▶ **DIRECTIVE**
Find the line containing "Out of the options" in the material below; copy that line and all following lines exactly.

____________

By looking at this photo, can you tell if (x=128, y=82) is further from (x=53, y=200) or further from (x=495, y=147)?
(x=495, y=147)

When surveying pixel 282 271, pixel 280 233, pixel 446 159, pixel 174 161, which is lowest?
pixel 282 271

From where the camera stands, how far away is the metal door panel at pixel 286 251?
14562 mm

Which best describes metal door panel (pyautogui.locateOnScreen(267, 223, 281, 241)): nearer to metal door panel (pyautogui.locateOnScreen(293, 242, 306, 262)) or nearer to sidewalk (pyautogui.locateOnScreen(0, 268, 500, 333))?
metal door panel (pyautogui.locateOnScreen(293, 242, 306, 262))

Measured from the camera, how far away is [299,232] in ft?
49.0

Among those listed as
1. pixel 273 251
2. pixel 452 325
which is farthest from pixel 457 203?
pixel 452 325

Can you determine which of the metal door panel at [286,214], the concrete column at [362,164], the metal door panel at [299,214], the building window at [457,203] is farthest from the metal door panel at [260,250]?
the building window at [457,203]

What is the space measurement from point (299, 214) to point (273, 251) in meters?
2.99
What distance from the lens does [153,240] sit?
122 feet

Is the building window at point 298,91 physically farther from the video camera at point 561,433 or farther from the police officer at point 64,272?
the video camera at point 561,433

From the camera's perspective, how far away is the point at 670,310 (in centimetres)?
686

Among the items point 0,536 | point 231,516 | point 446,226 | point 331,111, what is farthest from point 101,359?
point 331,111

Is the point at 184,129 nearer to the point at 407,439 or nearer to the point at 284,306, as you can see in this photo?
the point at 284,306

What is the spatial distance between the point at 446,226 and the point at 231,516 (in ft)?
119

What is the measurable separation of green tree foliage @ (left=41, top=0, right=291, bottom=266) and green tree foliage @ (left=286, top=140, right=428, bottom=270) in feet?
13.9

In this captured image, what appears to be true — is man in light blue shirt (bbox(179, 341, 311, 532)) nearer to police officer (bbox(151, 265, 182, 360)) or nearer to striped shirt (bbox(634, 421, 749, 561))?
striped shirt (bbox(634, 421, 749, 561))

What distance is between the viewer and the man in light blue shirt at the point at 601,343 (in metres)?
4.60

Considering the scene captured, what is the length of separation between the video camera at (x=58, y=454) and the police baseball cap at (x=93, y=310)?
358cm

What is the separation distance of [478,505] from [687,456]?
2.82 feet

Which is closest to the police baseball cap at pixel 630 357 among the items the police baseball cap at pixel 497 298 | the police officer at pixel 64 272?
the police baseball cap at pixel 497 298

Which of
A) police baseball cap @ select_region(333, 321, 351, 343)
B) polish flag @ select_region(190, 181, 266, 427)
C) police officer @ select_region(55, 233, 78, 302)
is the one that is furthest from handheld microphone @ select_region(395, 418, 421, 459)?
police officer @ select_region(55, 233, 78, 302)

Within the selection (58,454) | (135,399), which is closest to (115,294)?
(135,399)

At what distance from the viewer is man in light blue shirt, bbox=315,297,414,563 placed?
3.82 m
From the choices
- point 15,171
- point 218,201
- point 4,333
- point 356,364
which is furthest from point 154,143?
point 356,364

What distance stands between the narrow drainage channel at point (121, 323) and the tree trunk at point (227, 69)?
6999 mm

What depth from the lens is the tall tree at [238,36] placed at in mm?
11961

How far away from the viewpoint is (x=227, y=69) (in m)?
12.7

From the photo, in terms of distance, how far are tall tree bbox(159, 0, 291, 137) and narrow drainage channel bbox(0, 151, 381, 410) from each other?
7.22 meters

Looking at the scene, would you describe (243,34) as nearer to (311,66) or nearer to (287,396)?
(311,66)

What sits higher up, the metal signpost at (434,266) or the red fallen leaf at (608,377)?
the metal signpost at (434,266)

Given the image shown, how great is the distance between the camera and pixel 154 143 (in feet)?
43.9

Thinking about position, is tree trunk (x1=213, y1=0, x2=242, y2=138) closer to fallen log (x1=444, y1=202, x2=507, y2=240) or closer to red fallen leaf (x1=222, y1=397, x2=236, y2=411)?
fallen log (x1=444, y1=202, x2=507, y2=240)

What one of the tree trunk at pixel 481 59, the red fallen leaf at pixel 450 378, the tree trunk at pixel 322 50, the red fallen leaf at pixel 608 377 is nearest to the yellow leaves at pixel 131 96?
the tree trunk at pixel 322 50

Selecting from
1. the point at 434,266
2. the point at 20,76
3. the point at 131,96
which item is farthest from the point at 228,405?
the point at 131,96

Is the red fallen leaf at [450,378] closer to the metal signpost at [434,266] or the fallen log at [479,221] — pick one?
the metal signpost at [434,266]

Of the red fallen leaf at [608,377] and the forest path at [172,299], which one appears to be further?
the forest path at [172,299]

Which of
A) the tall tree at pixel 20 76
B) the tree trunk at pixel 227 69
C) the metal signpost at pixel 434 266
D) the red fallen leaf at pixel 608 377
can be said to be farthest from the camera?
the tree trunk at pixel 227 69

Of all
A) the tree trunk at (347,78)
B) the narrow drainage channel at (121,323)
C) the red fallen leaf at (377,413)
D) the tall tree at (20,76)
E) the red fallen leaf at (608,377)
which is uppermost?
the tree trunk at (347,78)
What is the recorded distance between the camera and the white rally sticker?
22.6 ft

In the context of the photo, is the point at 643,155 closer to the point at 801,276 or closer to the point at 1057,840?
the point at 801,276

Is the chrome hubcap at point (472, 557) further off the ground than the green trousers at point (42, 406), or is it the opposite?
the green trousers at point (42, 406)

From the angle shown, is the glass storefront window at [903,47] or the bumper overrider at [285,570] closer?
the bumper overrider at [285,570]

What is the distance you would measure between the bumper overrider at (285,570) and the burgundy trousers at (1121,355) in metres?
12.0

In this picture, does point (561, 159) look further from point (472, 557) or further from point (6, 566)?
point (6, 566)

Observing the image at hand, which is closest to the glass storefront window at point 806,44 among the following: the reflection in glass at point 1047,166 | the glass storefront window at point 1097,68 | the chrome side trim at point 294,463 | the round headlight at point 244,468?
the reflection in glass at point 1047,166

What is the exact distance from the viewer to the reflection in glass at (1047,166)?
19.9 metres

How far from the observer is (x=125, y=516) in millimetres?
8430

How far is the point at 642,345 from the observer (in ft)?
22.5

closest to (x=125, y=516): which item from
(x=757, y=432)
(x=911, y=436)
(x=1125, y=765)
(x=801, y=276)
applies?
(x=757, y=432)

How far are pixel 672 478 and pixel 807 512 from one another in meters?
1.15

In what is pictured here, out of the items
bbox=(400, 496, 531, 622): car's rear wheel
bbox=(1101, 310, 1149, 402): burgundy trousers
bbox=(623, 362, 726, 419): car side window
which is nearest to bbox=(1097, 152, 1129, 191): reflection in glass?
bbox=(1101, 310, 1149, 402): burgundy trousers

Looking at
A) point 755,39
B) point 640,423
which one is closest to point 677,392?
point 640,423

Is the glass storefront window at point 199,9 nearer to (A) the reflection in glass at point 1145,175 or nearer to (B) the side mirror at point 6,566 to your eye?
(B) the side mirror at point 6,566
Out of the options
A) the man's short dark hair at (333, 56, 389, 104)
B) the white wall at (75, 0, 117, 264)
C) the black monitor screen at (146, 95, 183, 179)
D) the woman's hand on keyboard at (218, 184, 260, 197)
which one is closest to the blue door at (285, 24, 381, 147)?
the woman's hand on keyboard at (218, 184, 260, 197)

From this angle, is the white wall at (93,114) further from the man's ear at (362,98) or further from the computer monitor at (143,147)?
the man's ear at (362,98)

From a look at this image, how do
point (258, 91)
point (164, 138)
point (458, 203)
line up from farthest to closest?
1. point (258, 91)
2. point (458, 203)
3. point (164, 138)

____________

▶ **RESPONSE BELOW**
Out of the options
A) the man's short dark hair at (333, 56, 389, 104)
B) the white wall at (75, 0, 117, 264)
C) the black monitor screen at (146, 95, 183, 179)
D) the woman's hand on keyboard at (218, 184, 260, 197)
which one is closest to the blue door at (285, 24, 381, 147)?
the woman's hand on keyboard at (218, 184, 260, 197)

From this angle, is the white wall at (93,114) further from the man's ear at (362,98) or further from the computer monitor at (143,147)?
the man's ear at (362,98)

From a look at this image, how do
point (258, 91)
point (164, 138)
point (458, 203)
line up from farthest to closest?
1. point (258, 91)
2. point (458, 203)
3. point (164, 138)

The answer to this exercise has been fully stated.